The Bottleneck Is the Environment, Not the Model
One observation sits behind the rise of harness engineering: the bottleneck in agent performance is often not model intelligence, but environment design.
I have also spent plenty of time comparing GPT, Gemini, and Claude to see which model gives better results. Of course, model differences are real. But in practice, the larger difference often comes less from the model itself and more from the execution environment built around it.
Model quality is converging upward quickly. One GPT release moves ahead, Claude catches up, and Gemini follows not long after. Harness, by contrast, is an asset each team has to build itself.
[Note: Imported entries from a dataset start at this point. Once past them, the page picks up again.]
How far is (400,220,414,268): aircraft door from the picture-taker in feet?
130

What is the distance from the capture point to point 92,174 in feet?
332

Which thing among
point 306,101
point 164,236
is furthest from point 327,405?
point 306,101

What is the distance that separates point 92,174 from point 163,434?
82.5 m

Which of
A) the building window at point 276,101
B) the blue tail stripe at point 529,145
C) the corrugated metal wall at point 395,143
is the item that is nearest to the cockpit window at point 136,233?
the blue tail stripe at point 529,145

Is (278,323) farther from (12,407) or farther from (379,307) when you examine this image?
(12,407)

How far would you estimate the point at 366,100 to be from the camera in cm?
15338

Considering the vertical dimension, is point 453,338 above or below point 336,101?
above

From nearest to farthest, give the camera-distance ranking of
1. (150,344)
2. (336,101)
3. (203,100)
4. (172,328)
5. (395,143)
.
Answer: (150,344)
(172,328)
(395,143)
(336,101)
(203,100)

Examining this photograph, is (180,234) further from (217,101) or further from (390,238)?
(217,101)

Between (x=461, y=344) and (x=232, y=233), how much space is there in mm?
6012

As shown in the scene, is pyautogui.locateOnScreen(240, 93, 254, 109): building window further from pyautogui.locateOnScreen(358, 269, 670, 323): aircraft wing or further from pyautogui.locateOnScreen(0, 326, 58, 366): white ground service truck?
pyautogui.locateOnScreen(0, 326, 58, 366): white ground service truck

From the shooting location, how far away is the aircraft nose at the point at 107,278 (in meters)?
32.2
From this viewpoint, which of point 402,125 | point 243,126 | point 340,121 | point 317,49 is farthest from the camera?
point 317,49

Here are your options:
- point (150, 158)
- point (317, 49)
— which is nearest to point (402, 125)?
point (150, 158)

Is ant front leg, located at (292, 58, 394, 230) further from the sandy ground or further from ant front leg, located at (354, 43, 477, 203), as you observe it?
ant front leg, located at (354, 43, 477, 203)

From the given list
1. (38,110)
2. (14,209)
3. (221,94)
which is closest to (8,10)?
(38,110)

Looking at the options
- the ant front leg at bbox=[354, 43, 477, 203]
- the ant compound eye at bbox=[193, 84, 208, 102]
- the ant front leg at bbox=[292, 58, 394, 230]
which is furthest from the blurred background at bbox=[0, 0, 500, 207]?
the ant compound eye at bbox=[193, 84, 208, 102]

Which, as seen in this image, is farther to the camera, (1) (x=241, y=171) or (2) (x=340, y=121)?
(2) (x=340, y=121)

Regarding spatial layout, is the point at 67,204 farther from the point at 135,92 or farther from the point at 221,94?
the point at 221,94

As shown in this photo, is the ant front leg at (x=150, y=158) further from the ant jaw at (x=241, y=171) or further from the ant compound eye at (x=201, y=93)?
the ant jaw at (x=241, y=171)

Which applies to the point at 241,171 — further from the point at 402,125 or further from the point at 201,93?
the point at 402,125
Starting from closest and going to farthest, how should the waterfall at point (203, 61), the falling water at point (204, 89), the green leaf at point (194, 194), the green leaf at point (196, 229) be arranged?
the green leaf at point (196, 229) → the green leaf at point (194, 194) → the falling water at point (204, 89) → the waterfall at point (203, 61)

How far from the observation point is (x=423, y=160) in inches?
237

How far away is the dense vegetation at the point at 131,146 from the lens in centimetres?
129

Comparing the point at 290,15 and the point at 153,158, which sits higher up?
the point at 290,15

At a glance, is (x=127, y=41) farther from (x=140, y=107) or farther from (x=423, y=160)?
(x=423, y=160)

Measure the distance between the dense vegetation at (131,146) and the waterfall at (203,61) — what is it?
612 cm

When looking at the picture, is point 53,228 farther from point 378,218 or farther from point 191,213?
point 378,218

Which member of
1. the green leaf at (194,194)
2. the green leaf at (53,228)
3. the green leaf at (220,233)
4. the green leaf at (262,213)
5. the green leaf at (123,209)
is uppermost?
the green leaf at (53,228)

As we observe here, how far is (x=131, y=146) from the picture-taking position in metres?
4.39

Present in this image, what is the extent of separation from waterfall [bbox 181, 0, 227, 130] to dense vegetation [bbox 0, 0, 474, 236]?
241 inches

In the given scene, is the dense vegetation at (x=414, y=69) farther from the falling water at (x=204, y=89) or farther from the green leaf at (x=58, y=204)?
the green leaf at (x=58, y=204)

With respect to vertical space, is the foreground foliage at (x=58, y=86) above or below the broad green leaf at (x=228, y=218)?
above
Tool integration, recovery logic, architectural constraints, and document structure do not arrive in one universal package the way a general model does. That is why investment in the harness now is likely to produce a real productivity gap later.
Of course, progress is so fast that it is hard to confidently predict even one or two months ahead, let alone a year. So it is difficult to claim this gap will remain permanent. But at least for now, the same logic applies even to individual developers. Installing and using AI tools is no longer the hard part. What creates the difference is how well the environment around those tools is designed.
The hard part is that what looks like the right answer today can easily become a different answer tomorrow.